Von einem Abschluß wird abgeraten.

Eckpunkte des Vertrages: Die Laufzeit des Vertrages ist unbefristet, die Kündigung ist für beide Seiten mit 6 Wochen zum Quartalsende möglich. Die Zahlung der Einspeisevergütung erfolgt nach EEG und ist unter Vorbehalt gestellt. Die Kosten für Messung und Messeinrichtung betragen 21,50 DM/ Jahr. Ein eigener Stromzähler ist möglich. Es gilt für beide Parteien eine Haftungsbegrenzung nach §§ 6, 7 AVBEltV.
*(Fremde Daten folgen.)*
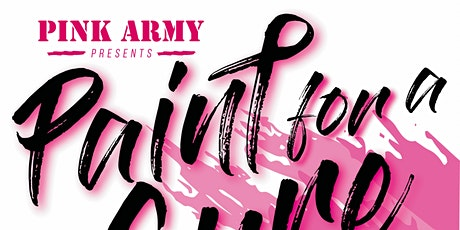 Paint For A Cure tickets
Folgende Punkte sind verbesserungsfähig bzw. -bedürftig:

  • Das unter 0.1.3 auf Verlangen der MEAG vorzulegende Wirtschaftsprüfertestat für die Angaben des Einspeisers ist unannehmbar und sollte ersatzlos gestrichen werden.
  • Unter Punkt 0.1.5 wird der Abschluss eines Netzanschlussvertrages / Hausanschlussvertrages als Voraussetzung für die Wirksamkeit des Einspeisevertrages verlangt. Ein solcher Vertrag ist immer dann notwendig, wenn ein Gebäude erstmalig mit dem Stromnetz verbunden wird. Insofern dürfte ein solcher Vertrag ohnehin bereits vorliegen. Wird die Solarstromanlage dagegen auf einem noch nicht an das Netz angeschlossenen Bauwerk, beispielsweise einer Scheune, installiert, ist ein neuer Netz- bzw. Hausanschlussvertrag notwendig, der eine Überprüfung der elektrischen Gegebenheiten (beispielsweise das Vorliegen eines Erdschlusses o.ä.) auf der Kundenseite beinhaltet. Für diese Überprüfung darf der Netzbetreiber auch eine Gebühr verlangen. Vor Unterzeichnung des Einspeisevertrages sollte jedoch geklärt werden, ob ein neuer Netz- bzw. Hausanschlussvertrag abgeschlossen werden muss, und wie die Konditionen sind.
  • Gestrichen werden sollte zudem der 1. Absatz auf Seite 3 (unter Punkt 0.2), der lediglich den Gesetzestext wiederholt und mit dem konkreten Vertrag nichts zu tun hat.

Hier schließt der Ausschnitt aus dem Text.